== Provided data ==

---

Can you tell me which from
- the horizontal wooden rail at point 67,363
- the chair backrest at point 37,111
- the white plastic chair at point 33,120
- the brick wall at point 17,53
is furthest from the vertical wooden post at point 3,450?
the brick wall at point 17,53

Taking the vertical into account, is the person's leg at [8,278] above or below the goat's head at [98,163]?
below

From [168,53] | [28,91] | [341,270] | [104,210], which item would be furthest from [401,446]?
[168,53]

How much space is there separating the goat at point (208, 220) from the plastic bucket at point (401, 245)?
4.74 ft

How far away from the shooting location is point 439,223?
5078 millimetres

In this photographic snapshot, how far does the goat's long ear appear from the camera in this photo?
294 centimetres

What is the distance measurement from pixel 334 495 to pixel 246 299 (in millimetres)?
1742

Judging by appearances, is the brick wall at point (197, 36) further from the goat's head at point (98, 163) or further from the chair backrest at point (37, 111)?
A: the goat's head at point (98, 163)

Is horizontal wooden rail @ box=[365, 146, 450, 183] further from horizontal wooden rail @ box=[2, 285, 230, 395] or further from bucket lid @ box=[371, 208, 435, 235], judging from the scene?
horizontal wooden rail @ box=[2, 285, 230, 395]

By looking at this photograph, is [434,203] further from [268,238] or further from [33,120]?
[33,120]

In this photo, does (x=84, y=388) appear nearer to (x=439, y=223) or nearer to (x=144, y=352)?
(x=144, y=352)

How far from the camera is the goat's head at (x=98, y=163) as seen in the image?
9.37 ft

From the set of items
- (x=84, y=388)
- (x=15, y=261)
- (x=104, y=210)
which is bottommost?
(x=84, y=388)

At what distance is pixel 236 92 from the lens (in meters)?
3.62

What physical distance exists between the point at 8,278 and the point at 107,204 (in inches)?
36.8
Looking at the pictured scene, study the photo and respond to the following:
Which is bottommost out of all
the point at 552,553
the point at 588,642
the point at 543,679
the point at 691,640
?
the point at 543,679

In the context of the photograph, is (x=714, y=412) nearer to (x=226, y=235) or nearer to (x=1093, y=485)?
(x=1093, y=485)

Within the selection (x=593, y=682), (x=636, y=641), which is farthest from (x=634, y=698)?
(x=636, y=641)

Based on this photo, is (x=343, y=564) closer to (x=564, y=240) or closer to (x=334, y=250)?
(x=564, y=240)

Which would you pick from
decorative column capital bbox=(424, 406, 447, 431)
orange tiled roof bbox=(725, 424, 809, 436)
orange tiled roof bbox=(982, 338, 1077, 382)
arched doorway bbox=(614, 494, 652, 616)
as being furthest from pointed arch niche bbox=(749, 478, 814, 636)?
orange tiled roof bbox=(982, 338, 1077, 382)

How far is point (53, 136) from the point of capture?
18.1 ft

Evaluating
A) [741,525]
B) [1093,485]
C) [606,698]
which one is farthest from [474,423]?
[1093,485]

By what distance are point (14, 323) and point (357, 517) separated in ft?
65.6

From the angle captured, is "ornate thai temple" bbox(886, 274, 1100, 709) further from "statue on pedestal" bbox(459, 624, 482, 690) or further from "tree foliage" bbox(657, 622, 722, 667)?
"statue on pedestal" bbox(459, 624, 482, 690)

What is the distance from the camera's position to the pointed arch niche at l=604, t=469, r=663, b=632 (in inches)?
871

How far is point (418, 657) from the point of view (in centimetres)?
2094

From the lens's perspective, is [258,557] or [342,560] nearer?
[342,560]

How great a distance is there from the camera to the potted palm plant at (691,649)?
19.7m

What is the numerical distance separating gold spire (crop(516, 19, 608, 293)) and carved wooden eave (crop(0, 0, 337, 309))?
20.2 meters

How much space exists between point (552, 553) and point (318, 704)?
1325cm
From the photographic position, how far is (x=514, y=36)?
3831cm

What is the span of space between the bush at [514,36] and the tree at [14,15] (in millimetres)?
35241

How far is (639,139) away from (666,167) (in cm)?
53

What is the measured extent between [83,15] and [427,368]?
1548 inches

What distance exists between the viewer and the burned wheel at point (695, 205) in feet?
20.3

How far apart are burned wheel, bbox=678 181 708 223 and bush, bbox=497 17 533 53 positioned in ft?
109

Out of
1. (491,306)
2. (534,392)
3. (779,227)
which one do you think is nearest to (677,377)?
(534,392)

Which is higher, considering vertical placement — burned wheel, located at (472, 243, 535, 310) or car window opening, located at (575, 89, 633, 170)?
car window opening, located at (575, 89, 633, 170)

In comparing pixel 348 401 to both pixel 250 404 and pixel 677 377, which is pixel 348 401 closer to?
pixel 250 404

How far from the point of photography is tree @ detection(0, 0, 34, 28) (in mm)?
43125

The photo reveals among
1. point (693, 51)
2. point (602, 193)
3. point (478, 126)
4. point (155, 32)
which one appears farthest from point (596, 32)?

---

== Task objective ==
Write out the full listing above, line for line, with no changes.

== Complete output ==
Can you tell me which from
- the horizontal wooden rail at point 67,363
- the chair backrest at point 37,111
- the white plastic chair at point 33,120
- the brick wall at point 17,53
is furthest from the vertical wooden post at point 3,450?
the brick wall at point 17,53

Taking the vertical into account, is the person's leg at [8,278] above or below the goat's head at [98,163]?
below

From [168,53] | [28,91] | [341,270] | [104,210], which item would be furthest from [401,446]?
[168,53]

How much space is there separating the goat at point (208, 220) from the plastic bucket at point (401, 245)?
4.74 ft

How far away from the shooting location is point 439,223?
5078 millimetres

In this photographic snapshot, how far does the goat's long ear appear from the camera in this photo?
294 centimetres

What is the distance measurement from pixel 334 495 to pixel 246 299 (in millimetres)?
1742

Judging by appearances, is the brick wall at point (197, 36) further from the goat's head at point (98, 163) or further from the chair backrest at point (37, 111)?
A: the goat's head at point (98, 163)

Is horizontal wooden rail @ box=[365, 146, 450, 183] further from horizontal wooden rail @ box=[2, 285, 230, 395] or further from bucket lid @ box=[371, 208, 435, 235], judging from the scene?
horizontal wooden rail @ box=[2, 285, 230, 395]

By looking at this photograph, is [434,203] further from [268,238] or further from [33,120]?
[33,120]

In this photo, does (x=84, y=388) appear nearer to (x=439, y=223) or nearer to (x=144, y=352)?
(x=144, y=352)

How far from the camera is the goat's head at (x=98, y=163) as seen in the image?
9.37 ft

From the set of items
- (x=84, y=388)
- (x=15, y=261)
- (x=104, y=210)
which is bottommost?
(x=84, y=388)

At what distance is pixel 236 92 from the lens (in meters)?
3.62

What physical distance exists between the point at 8,278 and the point at 107,204 (in inches)?
36.8
Looking at the pictured scene, study the photo and respond to the following:
Which is bottommost out of all
the point at 552,553
the point at 588,642
the point at 543,679
the point at 691,640
?
the point at 543,679

In the context of the photograph, is (x=714, y=412) nearer to (x=226, y=235) or nearer to (x=1093, y=485)?
(x=1093, y=485)

Within the selection (x=593, y=682), (x=636, y=641), which is farthest from (x=634, y=698)?
(x=636, y=641)

Based on this photo, is (x=343, y=564) closer to (x=564, y=240) or closer to (x=334, y=250)?
(x=564, y=240)

Which would you pick from
decorative column capital bbox=(424, 406, 447, 431)
orange tiled roof bbox=(725, 424, 809, 436)
orange tiled roof bbox=(982, 338, 1077, 382)
arched doorway bbox=(614, 494, 652, 616)
as being furthest from pointed arch niche bbox=(749, 478, 814, 636)?
orange tiled roof bbox=(982, 338, 1077, 382)

How far is point (53, 136) from the point of capture?
18.1 ft

Evaluating
A) [741,525]
B) [1093,485]
C) [606,698]
which one is farthest from [474,423]?
[1093,485]

By what distance are point (14, 323) and point (357, 517) separated in ft?
65.6

From the angle captured, is "ornate thai temple" bbox(886, 274, 1100, 709) further from "statue on pedestal" bbox(459, 624, 482, 690) or further from "tree foliage" bbox(657, 622, 722, 667)?
"statue on pedestal" bbox(459, 624, 482, 690)

What is the distance from the camera's position to the pointed arch niche at l=604, t=469, r=663, b=632 (in inches)?
871

How far is point (418, 657) from the point of view (in centimetres)?
2094

From the lens's perspective, is [258,557] or [342,560] nearer?
[342,560]

How great a distance is there from the camera to the potted palm plant at (691,649)?
19.7m

What is the numerical distance separating gold spire (crop(516, 19, 608, 293)) and carved wooden eave (crop(0, 0, 337, 309))?
20.2 meters

How much space exists between point (552, 553) and point (318, 704)?
1325cm
From the photographic position, how far is (x=514, y=36)?
3831cm

What is the span of space between the bush at [514,36] and the tree at [14,15] (in millimetres)?
35241

How far is (639,139) away from (666,167) (in cm)?
53

What is the measured extent between [83,15] and [427,368]?
1548 inches

What distance exists between the viewer and the burned wheel at point (695, 205) in feet?
20.3

How far apart are burned wheel, bbox=678 181 708 223 and bush, bbox=497 17 533 53 positioned in ft?
109

Out of
1. (491,306)
2. (534,392)
3. (779,227)
which one do you think is nearest to (677,377)?
(534,392)

Which is higher, considering vertical placement — burned wheel, located at (472, 243, 535, 310) or car window opening, located at (575, 89, 633, 170)?
car window opening, located at (575, 89, 633, 170)

In comparing pixel 348 401 to both pixel 250 404 and pixel 677 377, which is pixel 348 401 closer to?
pixel 250 404

How far from the point of photography is tree @ detection(0, 0, 34, 28) (in mm)?
43125

The photo reveals among
1. point (693, 51)
2. point (602, 193)
3. point (478, 126)
4. point (155, 32)
which one appears farthest from point (596, 32)?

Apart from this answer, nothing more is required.